Force est de constater que l’admiration des débuts s’était émoussée, l’amertume de Tristan l’ayant transformé en un être dans lequel Sarah avait du mal à reconnaître son grand amour, et elle était seule aujourd’hui dans cette grande maison où le temps semblait s’être ralenti, comme figé. Elle poussa un soupir, s’installa sur le canapé et attrapa un magazine sur le guéridon : en lisant le titre de la première de couverture ‘Les origines de la fatigue’, elle fut découragée avant même de l’avoir ouvert et le reposa aussitôt. Soudain, elle réalisa que non seulement elle s’ennuyait à mourir, mais surtout qu’elle n’avait plus envie de rien. Dans sa morosité dominicale, elle réalisa aussi qu’elle pensait à Antoine.’

Le défi d’écriture d’Olivia : ‘Souvenirs de douleur’

unehistoireEt hop, voilà mon petit devoir d’écriture de la semaine (je crois que je vais devenir accro…), pioché chez Olivia, avec les mots suivants : apaiser – front – tranchée – décision – dilemme – torture – douleur – âme – divin – damnation – effroi – dresser – combattre – chagrin. La contrainte supplémentaire était : intégrer un flash-back.

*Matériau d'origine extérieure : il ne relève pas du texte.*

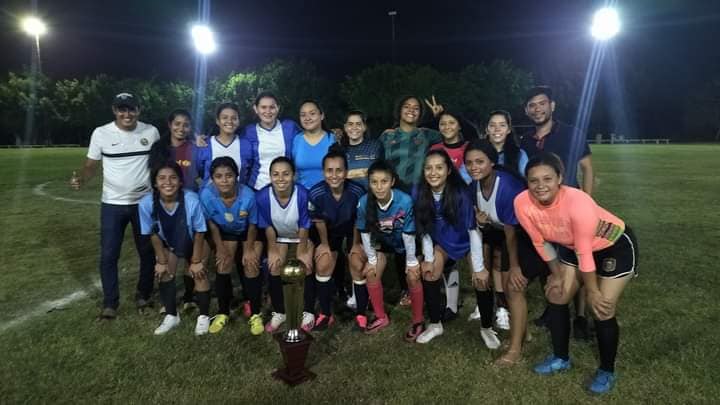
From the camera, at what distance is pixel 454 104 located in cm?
4334

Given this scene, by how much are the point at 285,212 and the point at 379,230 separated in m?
0.77

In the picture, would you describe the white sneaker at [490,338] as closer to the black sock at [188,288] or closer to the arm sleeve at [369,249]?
the arm sleeve at [369,249]

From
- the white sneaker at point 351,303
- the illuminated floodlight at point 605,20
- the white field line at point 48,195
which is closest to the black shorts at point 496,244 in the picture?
the white sneaker at point 351,303

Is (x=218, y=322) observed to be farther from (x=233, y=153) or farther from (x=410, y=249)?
(x=410, y=249)

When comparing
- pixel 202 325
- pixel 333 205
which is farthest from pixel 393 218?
pixel 202 325

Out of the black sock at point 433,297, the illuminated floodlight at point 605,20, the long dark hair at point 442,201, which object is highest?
the illuminated floodlight at point 605,20

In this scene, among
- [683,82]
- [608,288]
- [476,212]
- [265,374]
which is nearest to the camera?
[608,288]

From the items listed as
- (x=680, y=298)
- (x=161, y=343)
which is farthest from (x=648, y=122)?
(x=161, y=343)

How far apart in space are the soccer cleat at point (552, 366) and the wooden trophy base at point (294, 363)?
1.45m

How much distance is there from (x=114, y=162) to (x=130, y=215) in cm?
47

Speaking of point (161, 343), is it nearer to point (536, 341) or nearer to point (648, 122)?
point (536, 341)

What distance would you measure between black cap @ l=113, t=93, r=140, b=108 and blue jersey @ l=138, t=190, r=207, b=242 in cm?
84

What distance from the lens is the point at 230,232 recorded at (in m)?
4.05

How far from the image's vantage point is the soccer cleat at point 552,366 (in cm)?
307
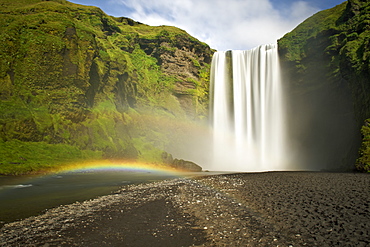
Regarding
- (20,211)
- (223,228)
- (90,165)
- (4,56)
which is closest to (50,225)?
(20,211)

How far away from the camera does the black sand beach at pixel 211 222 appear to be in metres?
6.89

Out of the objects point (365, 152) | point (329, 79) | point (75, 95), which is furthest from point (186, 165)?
point (329, 79)

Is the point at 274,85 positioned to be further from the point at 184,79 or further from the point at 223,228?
the point at 223,228

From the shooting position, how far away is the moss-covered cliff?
30203 millimetres

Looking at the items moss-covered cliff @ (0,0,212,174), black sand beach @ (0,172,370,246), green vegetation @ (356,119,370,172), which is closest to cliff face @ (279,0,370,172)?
green vegetation @ (356,119,370,172)

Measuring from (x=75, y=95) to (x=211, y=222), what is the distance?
3851cm

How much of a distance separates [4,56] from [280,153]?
192 feet

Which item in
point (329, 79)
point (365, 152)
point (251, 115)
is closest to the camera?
point (365, 152)

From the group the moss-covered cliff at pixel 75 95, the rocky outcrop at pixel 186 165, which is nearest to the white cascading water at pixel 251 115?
the moss-covered cliff at pixel 75 95

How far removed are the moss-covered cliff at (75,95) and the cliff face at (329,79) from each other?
2690cm

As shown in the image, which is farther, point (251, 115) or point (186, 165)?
point (251, 115)

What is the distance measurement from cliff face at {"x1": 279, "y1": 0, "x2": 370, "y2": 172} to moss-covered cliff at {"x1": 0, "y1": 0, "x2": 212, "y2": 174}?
88.3ft

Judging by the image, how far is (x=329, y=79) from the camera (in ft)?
148

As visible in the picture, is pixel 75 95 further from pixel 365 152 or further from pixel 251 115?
pixel 365 152
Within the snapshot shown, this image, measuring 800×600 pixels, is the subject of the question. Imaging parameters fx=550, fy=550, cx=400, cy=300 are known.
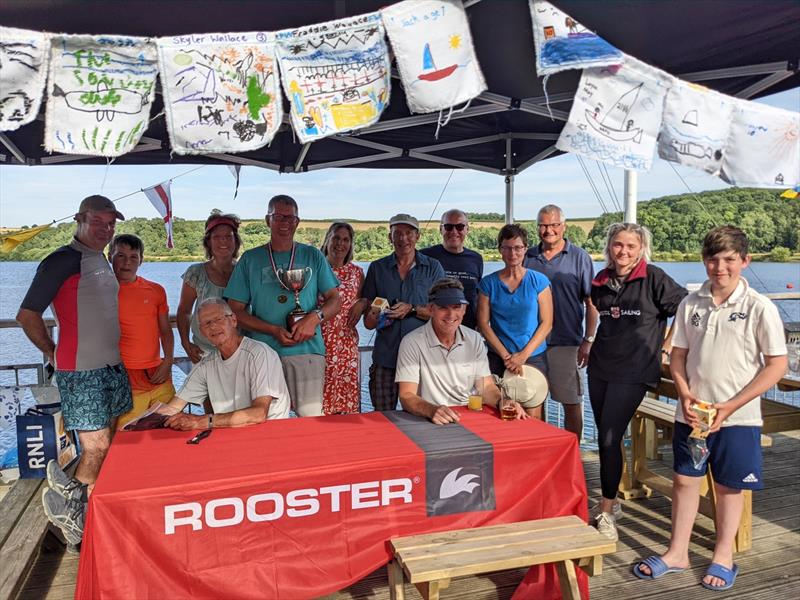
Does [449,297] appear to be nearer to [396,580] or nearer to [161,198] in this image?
[396,580]

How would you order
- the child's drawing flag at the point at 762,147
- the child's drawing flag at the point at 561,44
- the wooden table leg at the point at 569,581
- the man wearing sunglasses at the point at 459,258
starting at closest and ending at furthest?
the wooden table leg at the point at 569,581
the child's drawing flag at the point at 561,44
the child's drawing flag at the point at 762,147
the man wearing sunglasses at the point at 459,258

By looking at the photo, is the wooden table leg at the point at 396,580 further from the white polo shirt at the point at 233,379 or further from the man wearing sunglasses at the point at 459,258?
the man wearing sunglasses at the point at 459,258

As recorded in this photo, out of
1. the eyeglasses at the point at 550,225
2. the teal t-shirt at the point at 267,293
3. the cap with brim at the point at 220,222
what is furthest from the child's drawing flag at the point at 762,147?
the cap with brim at the point at 220,222

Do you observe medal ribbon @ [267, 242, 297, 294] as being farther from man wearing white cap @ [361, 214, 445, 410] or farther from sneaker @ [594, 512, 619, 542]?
sneaker @ [594, 512, 619, 542]

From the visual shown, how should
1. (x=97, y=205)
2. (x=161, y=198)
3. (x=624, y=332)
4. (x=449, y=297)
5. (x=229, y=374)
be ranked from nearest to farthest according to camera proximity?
1. (x=229, y=374)
2. (x=449, y=297)
3. (x=624, y=332)
4. (x=97, y=205)
5. (x=161, y=198)

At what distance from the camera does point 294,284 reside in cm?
271

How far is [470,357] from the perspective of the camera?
245 cm

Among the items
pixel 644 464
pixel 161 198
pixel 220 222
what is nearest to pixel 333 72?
pixel 220 222

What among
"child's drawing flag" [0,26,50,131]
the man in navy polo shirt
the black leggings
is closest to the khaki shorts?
the man in navy polo shirt

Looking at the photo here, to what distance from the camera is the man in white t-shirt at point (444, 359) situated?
2.38 m

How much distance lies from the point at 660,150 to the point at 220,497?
6.82ft

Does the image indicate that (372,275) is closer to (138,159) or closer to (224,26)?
(224,26)

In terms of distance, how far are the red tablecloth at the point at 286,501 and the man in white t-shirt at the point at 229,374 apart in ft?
0.68

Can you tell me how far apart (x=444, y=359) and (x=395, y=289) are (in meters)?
0.81
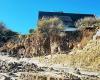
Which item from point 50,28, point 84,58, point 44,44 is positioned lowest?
point 84,58

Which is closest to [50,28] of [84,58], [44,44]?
[44,44]

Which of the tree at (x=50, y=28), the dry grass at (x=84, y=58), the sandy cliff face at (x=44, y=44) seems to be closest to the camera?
the dry grass at (x=84, y=58)

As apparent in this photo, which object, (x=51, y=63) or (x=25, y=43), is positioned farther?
(x=25, y=43)

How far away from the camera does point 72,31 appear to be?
3422 centimetres

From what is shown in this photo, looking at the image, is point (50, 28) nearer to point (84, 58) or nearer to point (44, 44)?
point (44, 44)

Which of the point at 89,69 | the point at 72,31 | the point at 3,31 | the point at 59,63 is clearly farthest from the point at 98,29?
the point at 3,31

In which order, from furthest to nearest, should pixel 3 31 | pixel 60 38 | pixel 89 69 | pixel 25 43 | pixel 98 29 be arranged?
pixel 3 31 → pixel 25 43 → pixel 60 38 → pixel 98 29 → pixel 89 69

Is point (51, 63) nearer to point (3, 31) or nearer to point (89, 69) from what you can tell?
point (89, 69)

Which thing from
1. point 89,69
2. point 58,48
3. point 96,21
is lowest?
point 89,69

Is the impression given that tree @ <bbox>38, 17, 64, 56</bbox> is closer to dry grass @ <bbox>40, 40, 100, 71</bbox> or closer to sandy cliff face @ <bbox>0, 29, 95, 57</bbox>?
sandy cliff face @ <bbox>0, 29, 95, 57</bbox>

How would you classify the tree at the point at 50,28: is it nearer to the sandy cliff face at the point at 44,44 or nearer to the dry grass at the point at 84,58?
the sandy cliff face at the point at 44,44

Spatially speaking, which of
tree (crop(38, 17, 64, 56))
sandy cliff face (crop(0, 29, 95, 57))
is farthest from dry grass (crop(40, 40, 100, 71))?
tree (crop(38, 17, 64, 56))

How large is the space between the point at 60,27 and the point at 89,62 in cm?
1016

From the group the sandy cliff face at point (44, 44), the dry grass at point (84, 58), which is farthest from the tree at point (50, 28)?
the dry grass at point (84, 58)
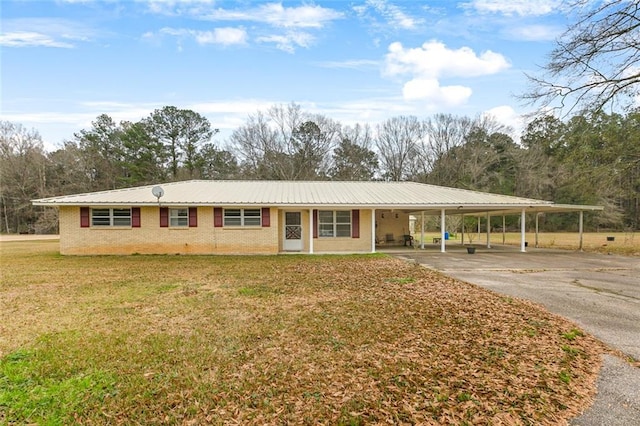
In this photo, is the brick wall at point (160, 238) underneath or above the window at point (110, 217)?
underneath

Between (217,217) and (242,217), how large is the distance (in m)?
1.14

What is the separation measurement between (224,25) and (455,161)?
36119 millimetres

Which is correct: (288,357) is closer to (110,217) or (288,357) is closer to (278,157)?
(110,217)

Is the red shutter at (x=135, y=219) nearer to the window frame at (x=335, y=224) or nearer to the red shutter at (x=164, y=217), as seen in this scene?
the red shutter at (x=164, y=217)

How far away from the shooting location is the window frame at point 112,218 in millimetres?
15938

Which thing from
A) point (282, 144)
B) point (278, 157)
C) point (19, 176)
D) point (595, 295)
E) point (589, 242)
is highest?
point (282, 144)

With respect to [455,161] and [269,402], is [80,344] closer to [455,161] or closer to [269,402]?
[269,402]

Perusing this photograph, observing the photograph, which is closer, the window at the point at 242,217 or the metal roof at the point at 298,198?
the metal roof at the point at 298,198

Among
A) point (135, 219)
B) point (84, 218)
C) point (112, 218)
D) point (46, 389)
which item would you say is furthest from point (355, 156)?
point (46, 389)

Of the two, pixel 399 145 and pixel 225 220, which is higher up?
pixel 399 145

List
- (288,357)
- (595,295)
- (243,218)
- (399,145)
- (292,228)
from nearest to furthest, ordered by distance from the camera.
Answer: (288,357) < (595,295) < (243,218) < (292,228) < (399,145)

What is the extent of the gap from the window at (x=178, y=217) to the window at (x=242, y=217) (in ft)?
5.93

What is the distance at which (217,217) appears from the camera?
16188 millimetres

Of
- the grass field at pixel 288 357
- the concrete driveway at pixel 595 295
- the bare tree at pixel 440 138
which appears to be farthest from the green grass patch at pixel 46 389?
the bare tree at pixel 440 138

‘Cette histoire me paraît désormais lointaine, comme perdue dans les limbes du passé. J’arrive même à croire par moments qu’elle n’est jamais vraiment arrivée. Infatigablement, mon esprit l’a recouverte de monceaux de souvenirs qui sont venus peu à peu ensevelir ces brefs instants de vie exaltée. Pourtant, imperceptiblement, ont survécu en moi d’infimes traces de son odeur, des souvenirs ténus du goût divin de sa peau, un faible écho de son rire généreux. Un moment anodin, intense et précieux, partagé sur une banquette au fond d’un bar, où nous étions seuls ce soir-là au milieu d’une foule chamarrée, bruyante et ivre. Une tendre promenade main dans la main, ponctuée de baisers et de regards, sur les quais de Seine un jour de septembre.

Je me souviens aussi de cette décision, quelques semaines plus tard, tranchée et définitive. Source d’une douleur foudroyante, d’un chagrin sans précédent dont je ne pensais pas pouvoir vaincre l’insupportable torture. Je pense encore avec effroi à ce dilemme inhumain, à ces sentiments surfaits auxquels je croyais, contre lesquels j’ai dû me dresser et que j’ai dû combattre de toute mon âme.

Aujourd’hui, tout a disparu dans les brumes du temps qui passe. Mon front n’est plus fiévreux, mes pensées sont calmes, mon cœur s’est apaisé. Echapperai-je pour autant à la damnation pour avoir failli ? Rien n’est moins sûr.’